Perjodohan sejak dini, khususnya bagi masyarakat yang masih terpaku pada tradisi ini, tentu merupakan bagian terpenting dalam komunitas keluarga dan lingkungannya. Sebab kalau sampai terjadi keterlambatan tidak segera meramaikan pengantinan ini tentu akan menjadi aib bagi sanak keluarga. Karena dianggap sang anak tidak laku suami atau tidak laku sebagai istri. Untuk itulah, akan menjadi prestise para orang bila segera menjodohkan anaknya, dan secepat itu pula memeriahkan hajatan perkawinan putra-putrinya.
Tradisi ini memang sudah lama berlangsung sejak nenek moyang mereka secara turun menurun. Perkawinan usia dini dalam perpekstif hukum memang tidak menguntungkan, bahkan membelenggu hak-hak anak untuk menentukan pilihan hidupnya. Namun tradisi tetap tradisi, yang sering menjadi bagian “pembenaran” pada masyarakat tertentu. Penjodohan sejak dini tampaknya sudah mendarah daging di wilayah pulau ini. Untuk itu, di pulau ini kerap sulit menemukan garis remaja yang singgle atau jomblo. Kecuali masyarakat tertentu yang mengabaikan tradisi tersebut.
Sebagaimana tradisi pengantin masyarakat Sumenep umumnya, dalam menentukan perjodohan dumulai dari ngen-angenan atau kabhar, yaitu orang tua berusaha untuk mencari calon isteri untuk anaknya yang kelak dan berkeinginan mencari pasangan hidup dengan meminta bantuan kepada seseorang yang disebut dengan pangade’, kemudian dilanjutkan arabas paghar, yaitu peran sang pangade’ mencari keterangan calon pengantin yang diincarnya melalui tetangga atau kerabat, setelah melalui proses awal yang begitu panjang maka dimulailah proses lanjutan yang disebut masa bertunangan alias abakalan, lalu nyaba’ jhajan atau lamaran dan seterusnya sampai pada resepsi perkawinan sebagai kisah diatas. Namun tidak menutup kemungkian terjadinya perjodohonan ini tanpa “dibantu” pangade’, tapi kesepakatan secara langsung kedua belah pihak.

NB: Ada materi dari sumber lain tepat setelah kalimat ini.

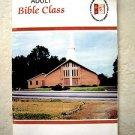 Adult Bible Class September October November 1999 FALL QUARTER Union Gospel Pres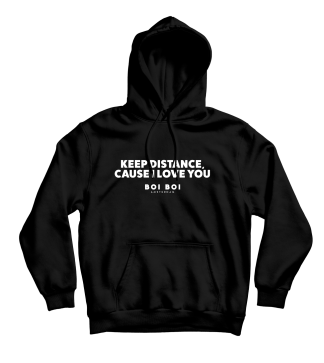 Keep distance cause i love you Hoodie Black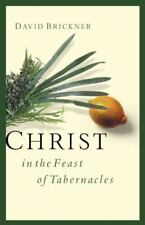 Christ in the Feast of Tabernacles, Brickner, David, Good Book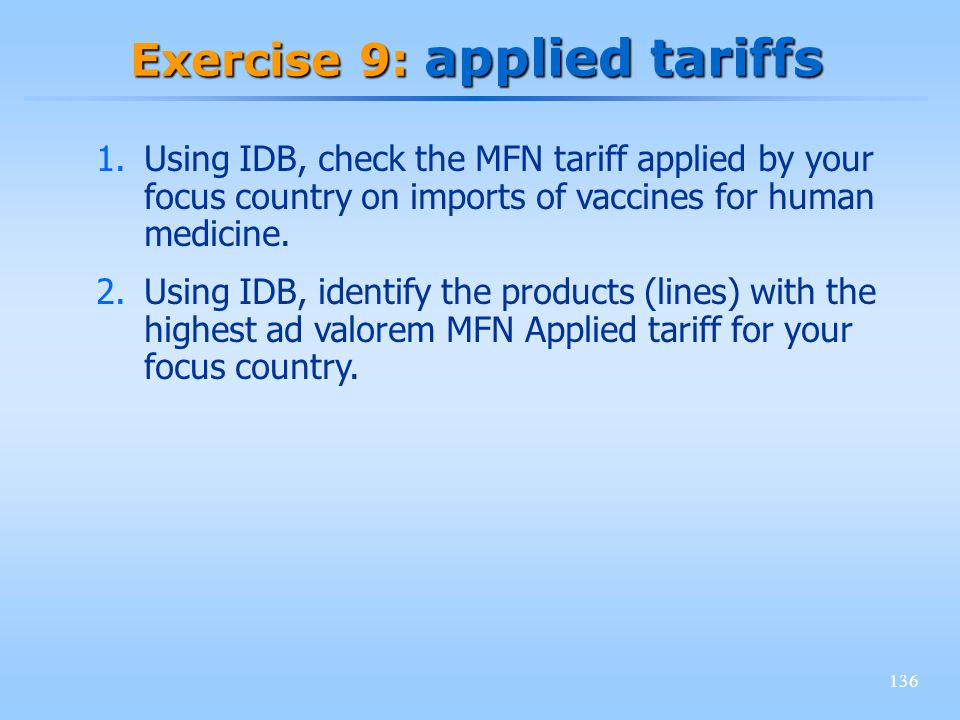 136 Exercise 9: applied tariffs 1.Using IDB, check the MFN tariff applied by your focus country on imports of vaccines for human medicine. 2.Using IDB
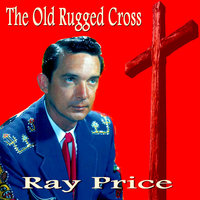 The Old Rugged Cross — Ray Price
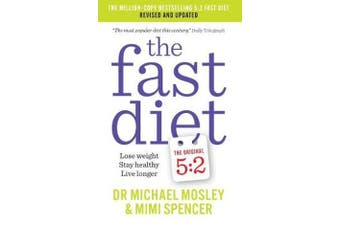 The Fast Diet: Revised and Updated - Lose weight, stay healthy, live longer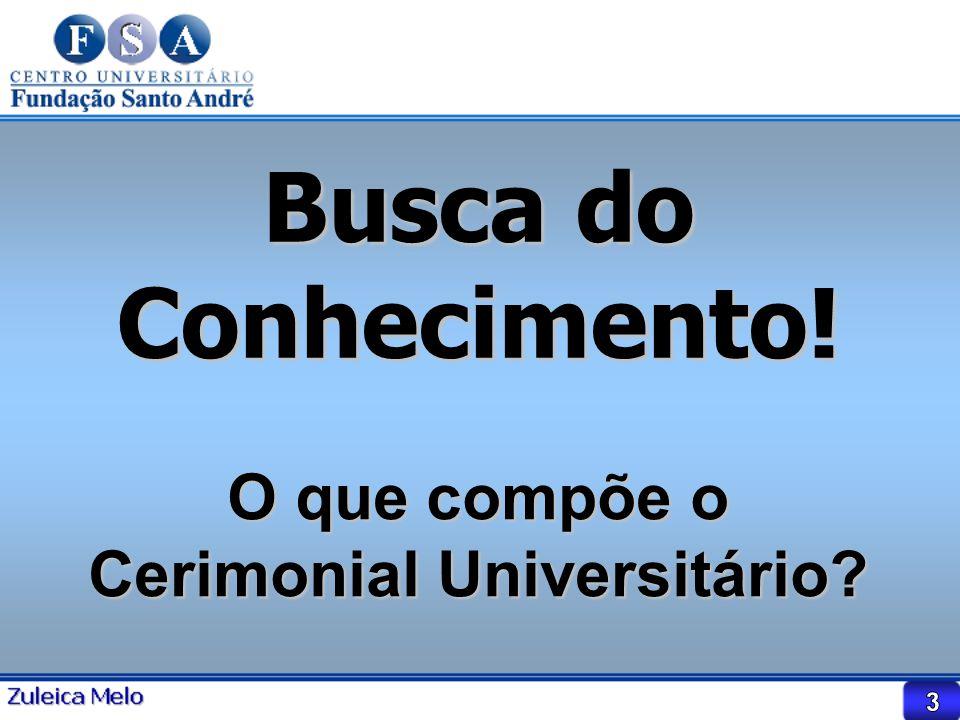 Busca do Conhecimento! O que compõe o Cerimonial Universitário?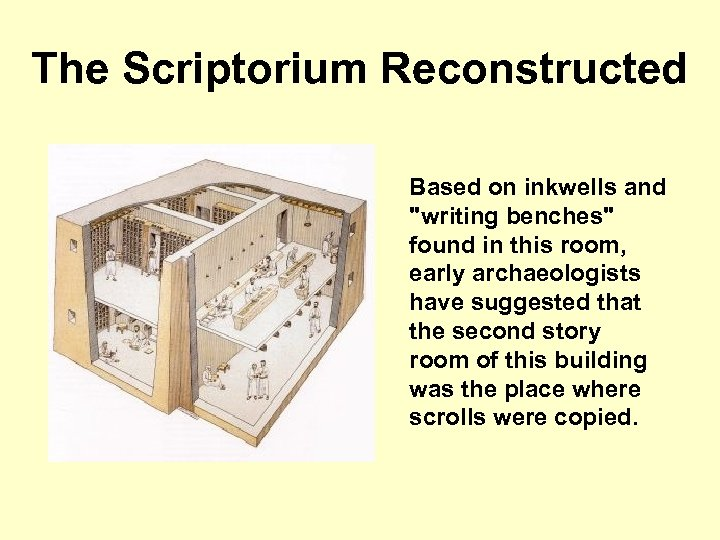 The Scriptorium Reconstructed Based on inkwells and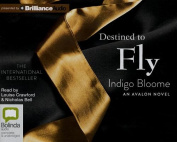 Destined to Fly  [Audio]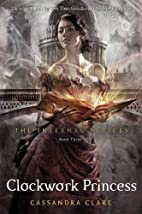 The Infernal Devices 3: Clockwork Princess…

Namun demikian kerap yang terjadi pilihan calon suami atau istri jatuh pada orang-orang dekat, yaitu keluarga dekat atau famili, bahkan persaudaraan yang tidak terikat muhrim. Hal ini untuk menjadi kesinambungan kekeluargaan, dan sudah jelas teruji bebet, bobot dan bibitnya, serta urusan warisan yang nantinya tidak akan jatuh pada pihak atau keluarga orang lain.
Mengingat peristiwa ini menjadi gaya hidup, biayanya prosesi akan memakan nominal cukup besar. Menjadi kebanggaan tersendiri bagi tuan rumah bila pada saat perayaan macam ini bisa memotong 3 – 5 sapi serta mengundang sekian ratus bahkan ribu orang untuk hadir dan menyaksikan resepsi pengantin ini.

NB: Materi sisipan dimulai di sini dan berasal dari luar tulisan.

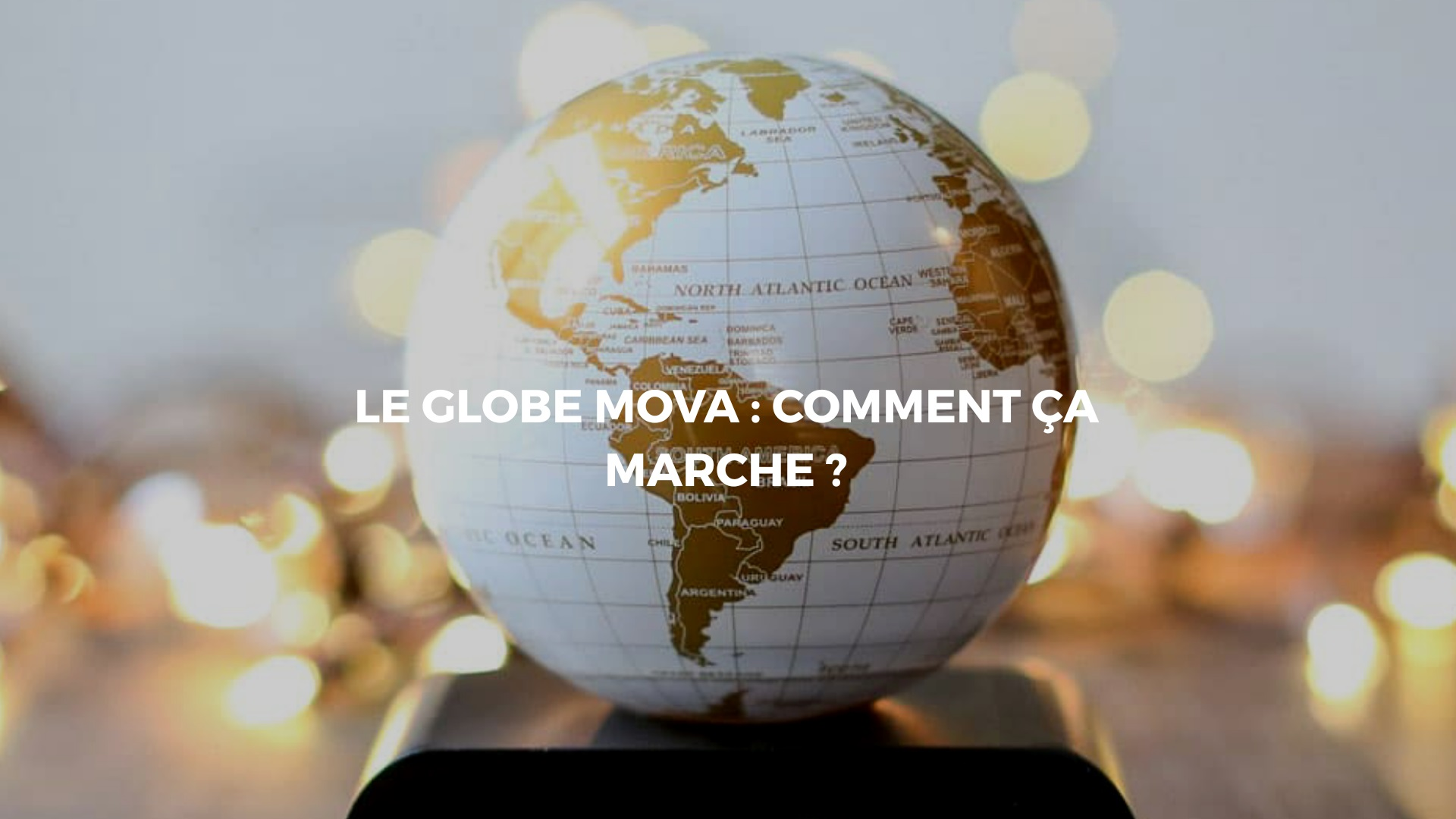 Les Mova Globe
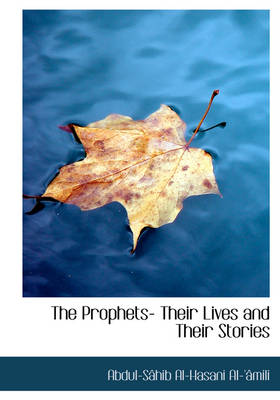 The Prophets- Their Lives and Their Stories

Namun tentu hajat besar ini tidak dilakukan dengan cara resepsi, namun umumnya dilakukan dengan mengundang “jam sehari”, yaitu selama satu hari itu (bahkan sampai 3 hari) terundang bisa hadir setiap saat, pagi, siang, sore atau malam hari, dengan cara lesehan. Kadang pula didatangkan pula klenengan dan tayub (tetabuhan gamelan), topeng dhalang, lodrok, atau musik dangdut. Hal ini tergantung sejauh mana rasa prestise tuan rumah dipertaruhkan.